Record extracts –
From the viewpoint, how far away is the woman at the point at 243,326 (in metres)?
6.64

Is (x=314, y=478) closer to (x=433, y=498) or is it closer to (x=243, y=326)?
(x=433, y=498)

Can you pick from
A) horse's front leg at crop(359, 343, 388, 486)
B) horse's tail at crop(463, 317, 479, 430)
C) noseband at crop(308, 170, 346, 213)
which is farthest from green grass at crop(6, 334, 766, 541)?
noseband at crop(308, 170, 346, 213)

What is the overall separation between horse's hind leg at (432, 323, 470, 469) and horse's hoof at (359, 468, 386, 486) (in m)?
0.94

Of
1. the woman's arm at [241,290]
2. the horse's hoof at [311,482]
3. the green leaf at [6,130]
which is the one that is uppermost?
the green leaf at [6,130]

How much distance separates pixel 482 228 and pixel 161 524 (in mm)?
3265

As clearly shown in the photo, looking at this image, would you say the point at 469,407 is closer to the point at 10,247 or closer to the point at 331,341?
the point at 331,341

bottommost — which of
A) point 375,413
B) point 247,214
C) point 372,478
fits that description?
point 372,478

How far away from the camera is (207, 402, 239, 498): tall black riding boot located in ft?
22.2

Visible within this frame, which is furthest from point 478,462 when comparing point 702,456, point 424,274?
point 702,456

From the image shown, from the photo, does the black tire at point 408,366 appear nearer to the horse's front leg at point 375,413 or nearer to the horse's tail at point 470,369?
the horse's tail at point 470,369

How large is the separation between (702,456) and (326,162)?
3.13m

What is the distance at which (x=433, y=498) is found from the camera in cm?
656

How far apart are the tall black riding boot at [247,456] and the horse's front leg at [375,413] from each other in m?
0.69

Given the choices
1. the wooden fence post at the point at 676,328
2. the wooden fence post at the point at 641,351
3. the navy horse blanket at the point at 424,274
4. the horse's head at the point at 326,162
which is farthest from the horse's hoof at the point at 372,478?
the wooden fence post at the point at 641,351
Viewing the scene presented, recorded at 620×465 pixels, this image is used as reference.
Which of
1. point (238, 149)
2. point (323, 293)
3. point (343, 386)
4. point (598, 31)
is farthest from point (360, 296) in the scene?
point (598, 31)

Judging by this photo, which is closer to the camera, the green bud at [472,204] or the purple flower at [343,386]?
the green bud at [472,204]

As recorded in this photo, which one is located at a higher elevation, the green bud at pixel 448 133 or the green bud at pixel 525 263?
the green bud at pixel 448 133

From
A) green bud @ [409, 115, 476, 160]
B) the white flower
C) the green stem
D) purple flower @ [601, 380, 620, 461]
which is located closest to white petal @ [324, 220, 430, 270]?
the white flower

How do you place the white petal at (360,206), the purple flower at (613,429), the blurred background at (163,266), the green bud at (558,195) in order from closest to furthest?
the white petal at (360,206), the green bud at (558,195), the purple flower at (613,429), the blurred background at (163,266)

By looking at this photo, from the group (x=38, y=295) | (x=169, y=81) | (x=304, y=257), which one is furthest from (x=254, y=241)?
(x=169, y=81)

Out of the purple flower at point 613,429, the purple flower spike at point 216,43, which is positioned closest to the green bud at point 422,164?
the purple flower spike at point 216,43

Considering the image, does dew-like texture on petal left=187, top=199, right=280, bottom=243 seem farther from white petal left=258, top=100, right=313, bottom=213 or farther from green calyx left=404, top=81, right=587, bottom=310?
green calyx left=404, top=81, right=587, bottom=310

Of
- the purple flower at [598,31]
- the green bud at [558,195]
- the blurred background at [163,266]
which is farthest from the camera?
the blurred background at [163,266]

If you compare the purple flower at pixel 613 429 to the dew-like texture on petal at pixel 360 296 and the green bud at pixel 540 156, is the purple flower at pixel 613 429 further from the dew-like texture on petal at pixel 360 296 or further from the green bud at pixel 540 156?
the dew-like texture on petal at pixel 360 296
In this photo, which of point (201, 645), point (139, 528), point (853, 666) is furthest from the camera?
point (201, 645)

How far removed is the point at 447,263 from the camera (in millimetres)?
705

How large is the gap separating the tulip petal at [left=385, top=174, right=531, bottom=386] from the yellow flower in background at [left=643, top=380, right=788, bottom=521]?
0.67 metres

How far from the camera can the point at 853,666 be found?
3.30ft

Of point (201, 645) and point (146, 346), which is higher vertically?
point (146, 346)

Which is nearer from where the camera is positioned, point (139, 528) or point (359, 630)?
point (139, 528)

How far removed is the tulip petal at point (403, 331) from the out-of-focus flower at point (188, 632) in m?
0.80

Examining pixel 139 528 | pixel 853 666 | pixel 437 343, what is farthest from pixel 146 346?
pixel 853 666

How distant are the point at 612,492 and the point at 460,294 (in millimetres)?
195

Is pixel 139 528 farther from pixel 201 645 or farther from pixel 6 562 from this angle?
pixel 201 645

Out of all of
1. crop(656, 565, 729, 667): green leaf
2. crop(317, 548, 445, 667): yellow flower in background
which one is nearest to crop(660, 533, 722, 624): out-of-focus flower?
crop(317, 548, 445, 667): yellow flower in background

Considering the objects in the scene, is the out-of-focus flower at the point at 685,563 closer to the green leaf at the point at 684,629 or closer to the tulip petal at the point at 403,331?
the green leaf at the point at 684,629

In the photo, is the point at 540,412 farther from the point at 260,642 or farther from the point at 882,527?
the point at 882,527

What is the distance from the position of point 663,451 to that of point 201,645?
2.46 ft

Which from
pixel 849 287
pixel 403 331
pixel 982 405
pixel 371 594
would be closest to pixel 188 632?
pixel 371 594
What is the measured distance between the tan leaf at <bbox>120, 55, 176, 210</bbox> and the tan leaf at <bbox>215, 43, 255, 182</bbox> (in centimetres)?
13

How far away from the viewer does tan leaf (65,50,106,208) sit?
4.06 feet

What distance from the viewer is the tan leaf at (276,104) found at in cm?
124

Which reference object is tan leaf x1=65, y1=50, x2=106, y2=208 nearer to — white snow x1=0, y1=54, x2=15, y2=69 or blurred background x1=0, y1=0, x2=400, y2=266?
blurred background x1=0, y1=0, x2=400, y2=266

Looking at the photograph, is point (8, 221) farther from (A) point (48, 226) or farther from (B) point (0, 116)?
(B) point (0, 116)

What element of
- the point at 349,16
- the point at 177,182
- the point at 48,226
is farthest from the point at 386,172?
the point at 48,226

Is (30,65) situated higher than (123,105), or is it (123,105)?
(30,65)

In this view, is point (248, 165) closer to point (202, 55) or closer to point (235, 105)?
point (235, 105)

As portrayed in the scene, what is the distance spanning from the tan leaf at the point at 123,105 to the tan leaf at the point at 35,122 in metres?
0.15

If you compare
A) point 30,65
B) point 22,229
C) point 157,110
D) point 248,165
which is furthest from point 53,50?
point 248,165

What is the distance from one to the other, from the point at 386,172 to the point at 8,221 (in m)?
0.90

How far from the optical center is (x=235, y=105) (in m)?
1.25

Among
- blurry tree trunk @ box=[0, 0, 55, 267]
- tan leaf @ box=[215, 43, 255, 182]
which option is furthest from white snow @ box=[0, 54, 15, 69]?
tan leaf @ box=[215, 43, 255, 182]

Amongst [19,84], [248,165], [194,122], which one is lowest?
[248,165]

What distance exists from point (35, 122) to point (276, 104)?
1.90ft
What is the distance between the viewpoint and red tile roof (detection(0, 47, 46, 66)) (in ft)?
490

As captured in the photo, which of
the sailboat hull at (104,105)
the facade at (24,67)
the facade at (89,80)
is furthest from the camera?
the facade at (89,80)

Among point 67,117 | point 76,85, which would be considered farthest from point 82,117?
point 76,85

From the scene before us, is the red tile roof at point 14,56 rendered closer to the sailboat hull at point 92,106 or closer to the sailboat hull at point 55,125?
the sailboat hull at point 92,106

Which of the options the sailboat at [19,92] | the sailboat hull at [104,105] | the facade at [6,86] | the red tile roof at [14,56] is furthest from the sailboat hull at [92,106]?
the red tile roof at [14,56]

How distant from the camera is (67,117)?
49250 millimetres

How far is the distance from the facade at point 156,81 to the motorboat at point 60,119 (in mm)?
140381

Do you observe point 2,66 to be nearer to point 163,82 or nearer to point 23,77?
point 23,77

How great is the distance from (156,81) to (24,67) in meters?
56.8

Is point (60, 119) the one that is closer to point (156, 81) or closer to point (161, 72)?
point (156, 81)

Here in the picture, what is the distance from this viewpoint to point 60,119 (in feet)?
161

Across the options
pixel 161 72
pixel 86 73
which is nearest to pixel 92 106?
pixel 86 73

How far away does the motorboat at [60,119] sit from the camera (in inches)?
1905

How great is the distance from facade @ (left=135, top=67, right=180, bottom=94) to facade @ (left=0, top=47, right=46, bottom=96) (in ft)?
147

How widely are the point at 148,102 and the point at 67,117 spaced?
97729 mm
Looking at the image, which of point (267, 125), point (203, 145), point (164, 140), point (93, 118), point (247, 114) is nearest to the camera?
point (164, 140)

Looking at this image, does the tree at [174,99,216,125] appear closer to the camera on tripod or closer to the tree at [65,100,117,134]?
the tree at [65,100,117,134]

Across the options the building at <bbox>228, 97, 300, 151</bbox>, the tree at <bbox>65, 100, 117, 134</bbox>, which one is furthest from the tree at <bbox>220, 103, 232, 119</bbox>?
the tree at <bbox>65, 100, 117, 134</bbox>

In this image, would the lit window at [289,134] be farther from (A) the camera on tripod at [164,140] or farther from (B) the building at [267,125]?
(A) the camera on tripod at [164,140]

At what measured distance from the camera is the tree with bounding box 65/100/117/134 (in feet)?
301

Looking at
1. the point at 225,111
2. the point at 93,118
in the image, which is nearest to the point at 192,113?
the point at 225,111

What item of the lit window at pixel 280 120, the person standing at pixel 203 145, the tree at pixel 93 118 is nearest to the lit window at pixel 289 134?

Instructions for the task – Can you give everything from the line containing "Looking at the image, which" down to the end of the entries as a Markdown table with the columns No. and Line, with blank lines left out?

Task answer –
| No. | Line |
|---|---|
| 1 | Looking at the image, which of point (267, 125), point (203, 145), point (164, 140), point (93, 118), point (247, 114) is nearest to the camera? |
| 2 | point (164, 140) |
| 3 | Looking at this image, does the tree at [174,99,216,125] appear closer to the camera on tripod or closer to the tree at [65,100,117,134]? |
| 4 | the tree at [65,100,117,134] |
| 5 | Across the options the building at <bbox>228, 97, 300, 151</bbox>, the tree at <bbox>65, 100, 117, 134</bbox>, which one is furthest from the tree at <bbox>220, 103, 232, 119</bbox>? |
| 6 | the tree at <bbox>65, 100, 117, 134</bbox> |
| 7 | In this image, would the lit window at [289,134] be farther from (A) the camera on tripod at [164,140] or farther from (B) the building at [267,125]? |
| 8 | (A) the camera on tripod at [164,140] |
| 9 | At what measured distance from the camera is the tree with bounding box 65/100/117/134 (in feet)? |
| 10 | 301 |
| 11 | Looking at |
| 12 | 1. the point at 225,111 |
| 13 | 2. the point at 93,118 |
| 14 | in the image, which is nearest to the point at 192,113? |
| 15 | the point at 225,111 |
| 16 | What item of the lit window at pixel 280 120, the person standing at pixel 203 145, the tree at pixel 93 118 is nearest to the lit window at pixel 289 134? |